AI and society

OpenAI's CEO says governments should be aware of AI training "above a certain scale"

Matthias Bastian
A portrait painting of Sam Altman, a young man with brown wispy hair and slim figure.

OpenAI

Sam Altman, co-founder of OpenAI, believes that artificial general intelligence (AGI) is possible and that his company is a pioneer in the field.

In a blog post, Altman describes his vision of artificial general intelligence and how to get there. The three key points for Altman are

Altman makes it clear in his post that he sees OpenAI's current progress as moving toward general AI ("as our systems get closer to AGI"), but also acknowledges that one cannot "exactly" predict the future and that current progress may hit a wall. A slow start with many feedback loops is, in OpenAI's view, the safest way to bring AI into society.

We currently believe the best way to successfully navigate AI deployment challenges is with a tight feedback loop of rapid learning and careful iteration. Society will face major questions about what AI systems are allowed to do, how to combat bias, how to deal with job displacement, and more.

The optimal decisions will depend on the path the technology takes, and like any new field, most expert predictions have been wrong so far. This makes planning in a vacuum very difficult.

Sam Altman / OpenAI

Less open, more safe

According to Altman, OpenAI will continue on the path it has already taken and publish only sparingly about its models. A choice that has been criticized by the scientific community.

The original idea of "open" (note: more in the sense of "open source") in the early days of OpenAI was wrong, Altman writes. Rather, he says, it's about making access to the systems and their benefits as secure as possible. Still, OpenAI plans to keep releasing open-source models, such as the recent Whisper audio-to-text model.

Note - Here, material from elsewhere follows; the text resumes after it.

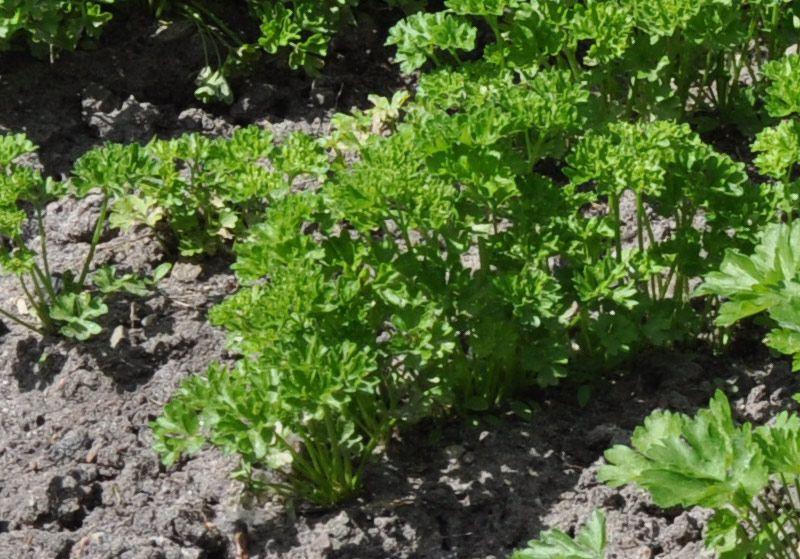 kr uter f r halbschattige und schattige standorte plants and garden pinterest kr uter. Black Bedroom Furniture Sets. Home Design Ideas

As the systems become more powerful, OpenAI plans to be more careful about releases. If the risk level deteriorates drastically, the current continuous deployment strategy could see a "significant change," Altman writes.

At some point, independent checks before AI training and growth limits for AI models may become necessary. This would require public standards. When training models above a certain size, "it’s important that major world governments have insight about training runs", Altman writes.

OpenAI's vision for the future is AGI

The goal of OpenAI is human-friendly AGI that advances humanity. Large language AI models such as GPT-3 and ChatGPT, which contain some of the world's knowledge by learning from millions of texts, could be an intermediate step towards more general AI systems.

Proponents of this thesis believe that large AI models will continue to develop new capabilities through more and more diverse data and greater scaling. However, this thesis is controversial among researchers. Its opponents argue that pure scaling is a dead end on the road to human-like AI, and that models must develop a fundamental understanding of the world that cannot be achieved through data training alone.

Altman supports the scaling thesis and believes it could lead to something big: "We can imagine a world in which humanity flourishes to a degree that is probably impossible for any of us to fully visualize yet. We hope to contribute to the world an AGI aligned with such flourishing."